→ **Text block**
━━━

Background information
- Born: February 3, 1992 (age 34)
- Origin: Portugal
- Genres: Jazz, Classical music
- Instrument: Accordion
- Label: Inner Circle Music
- Website: joaombarradas.net

= Joao Barradas =

Portuguese accordionist

João Barradas (born 3 February 1992) is a Portuguese accordionist and composer.

==Biography==

João Barradas was born in Porto Alto, in the parish of Samora Correia. He initiated his accordion studies at the age of six at a small music school in Samora Correia, then gained admission to Instituto de Música Vitorino Matono in Lisbon, and at the age of nine, was admitted directly to the second year of the Official Accordion Course at the National Conservatory, finishing his training with the highest mark of 20/20. João Barradas has participated in various national and international contests, having done his preparation at the Música Serenata School, directed by Aníbal Freire. After this period he continues studying with Greg Osby, Frédéric Deschamps and João Paulo Esteves da Silva.
At the age of only 19 he recorded the CD "Surrealistic Discussion", created together with tubist Sérgio Carolino. This album marked the beginning of the record career of the young accordionist in the world of erudite music.
Internationally, he goes to various workshops and master classes. He knows and works with Mark Turner, Avishai Cohen, Jim Black, Eric Harland, Nir Felder, Carlos Bica, Miguel Zenón, Robin Eubanks, Matt Penman, Stefan Harris and Frank Möbus.
At the same time, he starts being noticed by the top names of American Jazz, such as Nicholas Payton or Walter Smith III and his name comes up at the most important national and international Jazz festivals.
Having recorded for the New York record label Inner Circle Music João Barradas has collaborated with names such as: Greg Osby, Gil Goldstein, Fabrizio Cassol, Mark Colenburg, Jacob Sacks, Rufus Reid, Federico Malaman, Philip Harper, Bobby Sanabria, Tommy Campbell, Sérgio Carolino, Pedro Carneiro, among many others.

━━━

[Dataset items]
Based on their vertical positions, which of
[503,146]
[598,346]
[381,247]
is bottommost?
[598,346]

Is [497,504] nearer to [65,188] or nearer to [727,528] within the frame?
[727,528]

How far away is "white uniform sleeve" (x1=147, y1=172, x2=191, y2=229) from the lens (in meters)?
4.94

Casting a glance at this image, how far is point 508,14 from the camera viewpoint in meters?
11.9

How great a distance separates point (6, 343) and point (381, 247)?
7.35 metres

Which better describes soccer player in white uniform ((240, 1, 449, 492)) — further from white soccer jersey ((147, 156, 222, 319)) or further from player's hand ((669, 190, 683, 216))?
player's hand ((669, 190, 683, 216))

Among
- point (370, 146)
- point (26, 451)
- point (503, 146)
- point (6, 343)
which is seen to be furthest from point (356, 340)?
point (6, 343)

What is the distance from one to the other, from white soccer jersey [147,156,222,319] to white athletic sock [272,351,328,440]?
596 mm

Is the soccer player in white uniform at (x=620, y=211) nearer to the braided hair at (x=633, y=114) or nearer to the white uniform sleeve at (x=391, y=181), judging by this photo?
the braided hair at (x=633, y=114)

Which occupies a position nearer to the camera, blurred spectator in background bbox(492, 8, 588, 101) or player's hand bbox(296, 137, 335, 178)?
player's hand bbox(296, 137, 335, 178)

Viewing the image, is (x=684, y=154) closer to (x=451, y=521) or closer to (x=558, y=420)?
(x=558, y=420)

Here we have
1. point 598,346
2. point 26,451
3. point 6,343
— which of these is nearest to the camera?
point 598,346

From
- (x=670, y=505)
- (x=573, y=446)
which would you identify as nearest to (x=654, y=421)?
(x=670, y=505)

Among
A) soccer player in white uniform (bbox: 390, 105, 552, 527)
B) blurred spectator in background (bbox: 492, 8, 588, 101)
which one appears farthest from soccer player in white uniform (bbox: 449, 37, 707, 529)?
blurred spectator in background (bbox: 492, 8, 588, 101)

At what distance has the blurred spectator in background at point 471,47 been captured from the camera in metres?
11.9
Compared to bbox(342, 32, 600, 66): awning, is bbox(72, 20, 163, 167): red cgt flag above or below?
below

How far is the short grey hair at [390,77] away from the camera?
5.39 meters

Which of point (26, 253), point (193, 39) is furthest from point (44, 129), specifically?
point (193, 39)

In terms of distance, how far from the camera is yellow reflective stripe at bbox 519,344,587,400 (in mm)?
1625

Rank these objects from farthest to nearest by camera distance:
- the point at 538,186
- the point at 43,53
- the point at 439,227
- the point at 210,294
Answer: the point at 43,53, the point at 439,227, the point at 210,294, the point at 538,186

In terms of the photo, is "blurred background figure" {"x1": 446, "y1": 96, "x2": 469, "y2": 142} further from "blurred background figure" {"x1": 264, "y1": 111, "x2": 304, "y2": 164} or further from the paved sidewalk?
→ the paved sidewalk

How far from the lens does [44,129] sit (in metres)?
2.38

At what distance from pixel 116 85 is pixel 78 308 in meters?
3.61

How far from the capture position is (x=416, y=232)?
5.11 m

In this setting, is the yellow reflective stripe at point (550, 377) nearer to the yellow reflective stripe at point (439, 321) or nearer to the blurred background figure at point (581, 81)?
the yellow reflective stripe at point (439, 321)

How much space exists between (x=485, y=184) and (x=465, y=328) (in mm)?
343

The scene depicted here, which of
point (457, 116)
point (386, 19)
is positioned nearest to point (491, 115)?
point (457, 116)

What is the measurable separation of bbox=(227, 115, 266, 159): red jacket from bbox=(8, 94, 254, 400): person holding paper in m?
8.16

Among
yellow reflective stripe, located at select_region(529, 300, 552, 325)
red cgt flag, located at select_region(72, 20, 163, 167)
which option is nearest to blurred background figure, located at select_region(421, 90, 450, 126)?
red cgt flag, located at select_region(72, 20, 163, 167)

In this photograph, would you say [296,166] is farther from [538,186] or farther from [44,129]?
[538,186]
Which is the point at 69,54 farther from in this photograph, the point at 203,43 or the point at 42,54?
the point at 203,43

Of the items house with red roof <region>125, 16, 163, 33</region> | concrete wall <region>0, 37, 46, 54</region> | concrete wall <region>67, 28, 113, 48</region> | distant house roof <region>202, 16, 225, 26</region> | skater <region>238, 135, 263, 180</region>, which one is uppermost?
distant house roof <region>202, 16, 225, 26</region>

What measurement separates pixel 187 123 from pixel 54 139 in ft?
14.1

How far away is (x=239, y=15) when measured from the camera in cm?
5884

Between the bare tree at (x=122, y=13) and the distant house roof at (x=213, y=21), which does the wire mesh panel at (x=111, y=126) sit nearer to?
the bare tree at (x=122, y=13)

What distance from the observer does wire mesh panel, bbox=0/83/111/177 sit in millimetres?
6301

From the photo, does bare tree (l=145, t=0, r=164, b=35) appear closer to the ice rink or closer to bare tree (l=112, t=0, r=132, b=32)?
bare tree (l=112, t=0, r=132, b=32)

━━━

→ **Set of tasks**
- A) According to the biography of the accordionist, at what age did João Barradas begin studying the accordion?
- B) List every line of the records that contains the string "image", treating uppercase and lowercase as different.
The records are unrelated to the text.

→ **Solutions to the exercise**
- A) At the age of six.

- B)
Casting a glance at this image, how far is point 508,14 from the camera viewpoint in meters?
Viewing the image, is (x=684, y=154) closer to (x=451, y=521) or closer to (x=558, y=420)?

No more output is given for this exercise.